Hollywood’s Spooky Spirituality

Diane Winston is the Knight chair in media and religion at the Annenberg School for Communication at USC and the author of "Red Hot and Righteous: The Urban Religion of the Salvation Army."

If high ratings for the ridiculous NBC miniseries “Revelations” are a bellwether, Hollywood’s next big thing may be spooky spirituality. Either that or the feel-good “Kingdom of Heaven"-type religious plot that, like some blunt instrument, seeks to bludgeon audiences into accepting an awesomely righteous (read Emmy or Oscar-inducing) social theme.

In hopes of nudging the industry back to a more thoughtful (and realistic) take on faith (think “Kundun,” “Dead Man Walking” or “Angels in America”), let me offer this pitch for a biopic:

Big-hearted guy with a bad heart plays the father of a heart-transplant patient in heartwarming community theater. Offstage, he raises five daughters, sells real estate and, through his own artistic endeavors -- here’s the realistically nuanced depiction of religion in society -- gains the courage to tell his own minister that people are dying because of the way many black churches interpret God’s word.

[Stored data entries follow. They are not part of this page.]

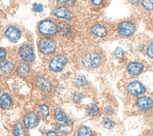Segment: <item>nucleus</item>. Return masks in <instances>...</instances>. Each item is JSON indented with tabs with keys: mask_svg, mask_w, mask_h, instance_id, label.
Returning <instances> with one entry per match:
<instances>
[{
	"mask_svg": "<svg viewBox=\"0 0 153 136\" xmlns=\"http://www.w3.org/2000/svg\"><path fill=\"white\" fill-rule=\"evenodd\" d=\"M56 128L61 132H68L70 129L68 126L62 124H57L56 125Z\"/></svg>",
	"mask_w": 153,
	"mask_h": 136,
	"instance_id": "31",
	"label": "nucleus"
},
{
	"mask_svg": "<svg viewBox=\"0 0 153 136\" xmlns=\"http://www.w3.org/2000/svg\"><path fill=\"white\" fill-rule=\"evenodd\" d=\"M102 56L99 52L92 50L86 53L83 56L81 62L84 67L93 69L100 67L102 63Z\"/></svg>",
	"mask_w": 153,
	"mask_h": 136,
	"instance_id": "4",
	"label": "nucleus"
},
{
	"mask_svg": "<svg viewBox=\"0 0 153 136\" xmlns=\"http://www.w3.org/2000/svg\"><path fill=\"white\" fill-rule=\"evenodd\" d=\"M1 87H0V93H1Z\"/></svg>",
	"mask_w": 153,
	"mask_h": 136,
	"instance_id": "39",
	"label": "nucleus"
},
{
	"mask_svg": "<svg viewBox=\"0 0 153 136\" xmlns=\"http://www.w3.org/2000/svg\"><path fill=\"white\" fill-rule=\"evenodd\" d=\"M102 123H103V125L104 126V127L107 129H111L115 126L114 122L111 119L108 118V117L104 118L103 119Z\"/></svg>",
	"mask_w": 153,
	"mask_h": 136,
	"instance_id": "28",
	"label": "nucleus"
},
{
	"mask_svg": "<svg viewBox=\"0 0 153 136\" xmlns=\"http://www.w3.org/2000/svg\"><path fill=\"white\" fill-rule=\"evenodd\" d=\"M112 21L101 19L94 22L90 27V33L94 38L110 40L112 37Z\"/></svg>",
	"mask_w": 153,
	"mask_h": 136,
	"instance_id": "2",
	"label": "nucleus"
},
{
	"mask_svg": "<svg viewBox=\"0 0 153 136\" xmlns=\"http://www.w3.org/2000/svg\"><path fill=\"white\" fill-rule=\"evenodd\" d=\"M92 7L96 10H101L107 7L112 0H89Z\"/></svg>",
	"mask_w": 153,
	"mask_h": 136,
	"instance_id": "16",
	"label": "nucleus"
},
{
	"mask_svg": "<svg viewBox=\"0 0 153 136\" xmlns=\"http://www.w3.org/2000/svg\"><path fill=\"white\" fill-rule=\"evenodd\" d=\"M78 136H91L90 129L86 126H81L78 131Z\"/></svg>",
	"mask_w": 153,
	"mask_h": 136,
	"instance_id": "27",
	"label": "nucleus"
},
{
	"mask_svg": "<svg viewBox=\"0 0 153 136\" xmlns=\"http://www.w3.org/2000/svg\"><path fill=\"white\" fill-rule=\"evenodd\" d=\"M106 109H108V110L107 111V113L109 114H111L112 113H113V110L110 107V108H107Z\"/></svg>",
	"mask_w": 153,
	"mask_h": 136,
	"instance_id": "37",
	"label": "nucleus"
},
{
	"mask_svg": "<svg viewBox=\"0 0 153 136\" xmlns=\"http://www.w3.org/2000/svg\"><path fill=\"white\" fill-rule=\"evenodd\" d=\"M38 114L41 118L45 119L49 114L48 108L45 105H41L38 110Z\"/></svg>",
	"mask_w": 153,
	"mask_h": 136,
	"instance_id": "25",
	"label": "nucleus"
},
{
	"mask_svg": "<svg viewBox=\"0 0 153 136\" xmlns=\"http://www.w3.org/2000/svg\"><path fill=\"white\" fill-rule=\"evenodd\" d=\"M55 116L56 119L65 122L68 125H72V121L59 108H57L55 110Z\"/></svg>",
	"mask_w": 153,
	"mask_h": 136,
	"instance_id": "18",
	"label": "nucleus"
},
{
	"mask_svg": "<svg viewBox=\"0 0 153 136\" xmlns=\"http://www.w3.org/2000/svg\"><path fill=\"white\" fill-rule=\"evenodd\" d=\"M75 83H76V86L81 87V86H84L87 85L88 84V82L85 77L80 75L76 79Z\"/></svg>",
	"mask_w": 153,
	"mask_h": 136,
	"instance_id": "29",
	"label": "nucleus"
},
{
	"mask_svg": "<svg viewBox=\"0 0 153 136\" xmlns=\"http://www.w3.org/2000/svg\"><path fill=\"white\" fill-rule=\"evenodd\" d=\"M7 38L11 42H17L22 36L20 30L14 26L8 27L5 31Z\"/></svg>",
	"mask_w": 153,
	"mask_h": 136,
	"instance_id": "12",
	"label": "nucleus"
},
{
	"mask_svg": "<svg viewBox=\"0 0 153 136\" xmlns=\"http://www.w3.org/2000/svg\"><path fill=\"white\" fill-rule=\"evenodd\" d=\"M43 9V6L40 4H35L33 5V10L35 12H41Z\"/></svg>",
	"mask_w": 153,
	"mask_h": 136,
	"instance_id": "32",
	"label": "nucleus"
},
{
	"mask_svg": "<svg viewBox=\"0 0 153 136\" xmlns=\"http://www.w3.org/2000/svg\"><path fill=\"white\" fill-rule=\"evenodd\" d=\"M144 43L140 44L142 50L148 58L153 60V38H145L144 37Z\"/></svg>",
	"mask_w": 153,
	"mask_h": 136,
	"instance_id": "14",
	"label": "nucleus"
},
{
	"mask_svg": "<svg viewBox=\"0 0 153 136\" xmlns=\"http://www.w3.org/2000/svg\"><path fill=\"white\" fill-rule=\"evenodd\" d=\"M57 31L60 35H67L71 33V27L68 23L65 21H62L57 25Z\"/></svg>",
	"mask_w": 153,
	"mask_h": 136,
	"instance_id": "17",
	"label": "nucleus"
},
{
	"mask_svg": "<svg viewBox=\"0 0 153 136\" xmlns=\"http://www.w3.org/2000/svg\"><path fill=\"white\" fill-rule=\"evenodd\" d=\"M17 72L21 76H27L29 72V67L28 65L25 62L20 63L17 68Z\"/></svg>",
	"mask_w": 153,
	"mask_h": 136,
	"instance_id": "23",
	"label": "nucleus"
},
{
	"mask_svg": "<svg viewBox=\"0 0 153 136\" xmlns=\"http://www.w3.org/2000/svg\"><path fill=\"white\" fill-rule=\"evenodd\" d=\"M71 0H56V1L60 4H65L69 3Z\"/></svg>",
	"mask_w": 153,
	"mask_h": 136,
	"instance_id": "36",
	"label": "nucleus"
},
{
	"mask_svg": "<svg viewBox=\"0 0 153 136\" xmlns=\"http://www.w3.org/2000/svg\"><path fill=\"white\" fill-rule=\"evenodd\" d=\"M47 136H59V135L54 131H49L47 132Z\"/></svg>",
	"mask_w": 153,
	"mask_h": 136,
	"instance_id": "34",
	"label": "nucleus"
},
{
	"mask_svg": "<svg viewBox=\"0 0 153 136\" xmlns=\"http://www.w3.org/2000/svg\"><path fill=\"white\" fill-rule=\"evenodd\" d=\"M146 136H153V132H149V133L146 135Z\"/></svg>",
	"mask_w": 153,
	"mask_h": 136,
	"instance_id": "38",
	"label": "nucleus"
},
{
	"mask_svg": "<svg viewBox=\"0 0 153 136\" xmlns=\"http://www.w3.org/2000/svg\"><path fill=\"white\" fill-rule=\"evenodd\" d=\"M12 101L8 93H4L0 98V106L4 109L9 108L11 105Z\"/></svg>",
	"mask_w": 153,
	"mask_h": 136,
	"instance_id": "19",
	"label": "nucleus"
},
{
	"mask_svg": "<svg viewBox=\"0 0 153 136\" xmlns=\"http://www.w3.org/2000/svg\"><path fill=\"white\" fill-rule=\"evenodd\" d=\"M39 46L41 52L44 55L53 53L56 48L55 43L50 39H42L39 41Z\"/></svg>",
	"mask_w": 153,
	"mask_h": 136,
	"instance_id": "10",
	"label": "nucleus"
},
{
	"mask_svg": "<svg viewBox=\"0 0 153 136\" xmlns=\"http://www.w3.org/2000/svg\"><path fill=\"white\" fill-rule=\"evenodd\" d=\"M13 64L8 61H2L0 62V69L5 73H10L13 69Z\"/></svg>",
	"mask_w": 153,
	"mask_h": 136,
	"instance_id": "20",
	"label": "nucleus"
},
{
	"mask_svg": "<svg viewBox=\"0 0 153 136\" xmlns=\"http://www.w3.org/2000/svg\"><path fill=\"white\" fill-rule=\"evenodd\" d=\"M145 69V64L139 61H134L128 62L126 66V71L131 76H138Z\"/></svg>",
	"mask_w": 153,
	"mask_h": 136,
	"instance_id": "5",
	"label": "nucleus"
},
{
	"mask_svg": "<svg viewBox=\"0 0 153 136\" xmlns=\"http://www.w3.org/2000/svg\"><path fill=\"white\" fill-rule=\"evenodd\" d=\"M128 92L133 95L139 96L146 92L145 86L138 80H133L129 82L126 87Z\"/></svg>",
	"mask_w": 153,
	"mask_h": 136,
	"instance_id": "6",
	"label": "nucleus"
},
{
	"mask_svg": "<svg viewBox=\"0 0 153 136\" xmlns=\"http://www.w3.org/2000/svg\"><path fill=\"white\" fill-rule=\"evenodd\" d=\"M145 28L148 31H153V18L145 26Z\"/></svg>",
	"mask_w": 153,
	"mask_h": 136,
	"instance_id": "33",
	"label": "nucleus"
},
{
	"mask_svg": "<svg viewBox=\"0 0 153 136\" xmlns=\"http://www.w3.org/2000/svg\"><path fill=\"white\" fill-rule=\"evenodd\" d=\"M19 54L22 58L26 62H31L35 59L32 46L29 44H25L20 48Z\"/></svg>",
	"mask_w": 153,
	"mask_h": 136,
	"instance_id": "9",
	"label": "nucleus"
},
{
	"mask_svg": "<svg viewBox=\"0 0 153 136\" xmlns=\"http://www.w3.org/2000/svg\"><path fill=\"white\" fill-rule=\"evenodd\" d=\"M124 2L128 5L133 10V12L137 8L141 0H124Z\"/></svg>",
	"mask_w": 153,
	"mask_h": 136,
	"instance_id": "26",
	"label": "nucleus"
},
{
	"mask_svg": "<svg viewBox=\"0 0 153 136\" xmlns=\"http://www.w3.org/2000/svg\"><path fill=\"white\" fill-rule=\"evenodd\" d=\"M24 123L27 128H33L36 127L39 123L38 117L34 113H29L25 117Z\"/></svg>",
	"mask_w": 153,
	"mask_h": 136,
	"instance_id": "15",
	"label": "nucleus"
},
{
	"mask_svg": "<svg viewBox=\"0 0 153 136\" xmlns=\"http://www.w3.org/2000/svg\"><path fill=\"white\" fill-rule=\"evenodd\" d=\"M66 58L62 55H57L54 57L50 63V68L55 72H59L62 71L66 64Z\"/></svg>",
	"mask_w": 153,
	"mask_h": 136,
	"instance_id": "8",
	"label": "nucleus"
},
{
	"mask_svg": "<svg viewBox=\"0 0 153 136\" xmlns=\"http://www.w3.org/2000/svg\"><path fill=\"white\" fill-rule=\"evenodd\" d=\"M124 51L122 49L120 48V47H117L114 52V56L117 58V59H121L123 58L124 57Z\"/></svg>",
	"mask_w": 153,
	"mask_h": 136,
	"instance_id": "30",
	"label": "nucleus"
},
{
	"mask_svg": "<svg viewBox=\"0 0 153 136\" xmlns=\"http://www.w3.org/2000/svg\"><path fill=\"white\" fill-rule=\"evenodd\" d=\"M53 13L57 17L67 20H71L74 17L73 14L69 11V9L65 7L56 8L53 10Z\"/></svg>",
	"mask_w": 153,
	"mask_h": 136,
	"instance_id": "13",
	"label": "nucleus"
},
{
	"mask_svg": "<svg viewBox=\"0 0 153 136\" xmlns=\"http://www.w3.org/2000/svg\"><path fill=\"white\" fill-rule=\"evenodd\" d=\"M86 113L88 116L94 117L99 114V110L98 107L96 104L93 103H90L86 107Z\"/></svg>",
	"mask_w": 153,
	"mask_h": 136,
	"instance_id": "22",
	"label": "nucleus"
},
{
	"mask_svg": "<svg viewBox=\"0 0 153 136\" xmlns=\"http://www.w3.org/2000/svg\"><path fill=\"white\" fill-rule=\"evenodd\" d=\"M38 29L44 35H52L57 31V26L52 21L46 20L41 22L39 25Z\"/></svg>",
	"mask_w": 153,
	"mask_h": 136,
	"instance_id": "7",
	"label": "nucleus"
},
{
	"mask_svg": "<svg viewBox=\"0 0 153 136\" xmlns=\"http://www.w3.org/2000/svg\"><path fill=\"white\" fill-rule=\"evenodd\" d=\"M14 136H26L25 129L21 123H17L14 129Z\"/></svg>",
	"mask_w": 153,
	"mask_h": 136,
	"instance_id": "24",
	"label": "nucleus"
},
{
	"mask_svg": "<svg viewBox=\"0 0 153 136\" xmlns=\"http://www.w3.org/2000/svg\"><path fill=\"white\" fill-rule=\"evenodd\" d=\"M140 20L136 14L112 21L111 40H128L136 36Z\"/></svg>",
	"mask_w": 153,
	"mask_h": 136,
	"instance_id": "1",
	"label": "nucleus"
},
{
	"mask_svg": "<svg viewBox=\"0 0 153 136\" xmlns=\"http://www.w3.org/2000/svg\"><path fill=\"white\" fill-rule=\"evenodd\" d=\"M37 84L44 90L45 91H50L51 90V84L50 83V81L47 80L45 78H39L37 80Z\"/></svg>",
	"mask_w": 153,
	"mask_h": 136,
	"instance_id": "21",
	"label": "nucleus"
},
{
	"mask_svg": "<svg viewBox=\"0 0 153 136\" xmlns=\"http://www.w3.org/2000/svg\"><path fill=\"white\" fill-rule=\"evenodd\" d=\"M133 13L137 14L145 26L153 18V0H141Z\"/></svg>",
	"mask_w": 153,
	"mask_h": 136,
	"instance_id": "3",
	"label": "nucleus"
},
{
	"mask_svg": "<svg viewBox=\"0 0 153 136\" xmlns=\"http://www.w3.org/2000/svg\"><path fill=\"white\" fill-rule=\"evenodd\" d=\"M6 56V52L2 49L0 48V59H4Z\"/></svg>",
	"mask_w": 153,
	"mask_h": 136,
	"instance_id": "35",
	"label": "nucleus"
},
{
	"mask_svg": "<svg viewBox=\"0 0 153 136\" xmlns=\"http://www.w3.org/2000/svg\"><path fill=\"white\" fill-rule=\"evenodd\" d=\"M137 107L143 111L149 110L153 105V99L149 96H142L138 98L136 102Z\"/></svg>",
	"mask_w": 153,
	"mask_h": 136,
	"instance_id": "11",
	"label": "nucleus"
}]
</instances>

There are no shoot ‘em ups or car crashes. But there is some sex. And the big-hearted guy has style.


See for yourself. Tonight’s the last chance to catch George Gant in “A Long Bridge Over Deep Water,” at the Ford Amphitheatre.

In the play, Gant is an African American dad whose daughter comes home from the hospital with the heart -- and concomitant passion for life -- of a recently deceased Jewish poet.

In real life, Gant is an African American dad, in rehab after double-bypass surgery. And even though acting can tax his heart, he’s in the play because he reveres its message. “A Long Bridge Over Deep Waters” is a dramatization of human interconnectedness. It culminates a four-year play cycle, during which its producers worked with more than 50 religious and community groups to explore how their beliefs unite and divide them.

The company, Cornerstone Theater, has performed at a Buddhist temple, a synagogue, a Bahai center, an Islamic school and a Protestant church. Muslims, Buddhists, Hindus, Jews, Roman Catholics and Protestants -- including gays, lesbians, transsexuals and even some atheists -- helped write and act in the plays.


The theater’s professionals made sure that the plays themselves challenged assumptions. Hindus wrestled with the interplay of good and evil, Jews explored why people leave the fold, and African Americans grappled with black churches’ harsh attitudes toward HIV/AIDS.

Gant and his wife head an HIV/AIDS ministry at their congregation, so Cornerstone enlisted them to lead small group discussions about the virus. The couple saw a need to support those whom black churches often shun. Uneasiness with gay and lesbian sexuality has caused some blacks to see HIV/AIDS as a result of sin rather than a virus. Gant says he has fought with his minister about that. “He thinks God condemns those with it. But God is really mysterious. We had several people in the congregation with AIDS, and he didn’t even know it.”

The Gants were surprised to learn how many congregants knew someone affected by the virus. But most said this was the first time they felt comfortable discussing HIV in a religious setting.

Cornerstone distilled these fears and frustrations into a play it staged two years ago. The story depicted a church deacon -- a closeted bisexual -- who infects his wife with HIV. Gant as the minister struggled to heal a congregation torn between condemning the deacon’s “sin” and helping the couple survive both infection and infidelity.

Gant has since become co-chairperson of the Urban Church Task Force on HIV/AIDS. He finds that even some church members who can accept their children’s unplanned pregnancies recoil upon hearing a child has the sexually transmitted disease.

“They accepted the grandchild, but they wouldn’t accept AIDS. But it happens the same way.”

Gant says he may not agree with everyone’s “choice of lifestyle.” But he sees his job as loving others not judging them.

Unfortunately, judging others comes so much easier. And it’s more fun.


There’s deep satisfaction in dividing the sinners from the saints. That was the draw of “Revelations” -- you knew who the bad people were because they were always practicing yoga and jabbering in a strange tongue.

People with HIV/AIDS speak in our tongue. That was George Gant’s revelation. By Hollywood standards, it’s a small one.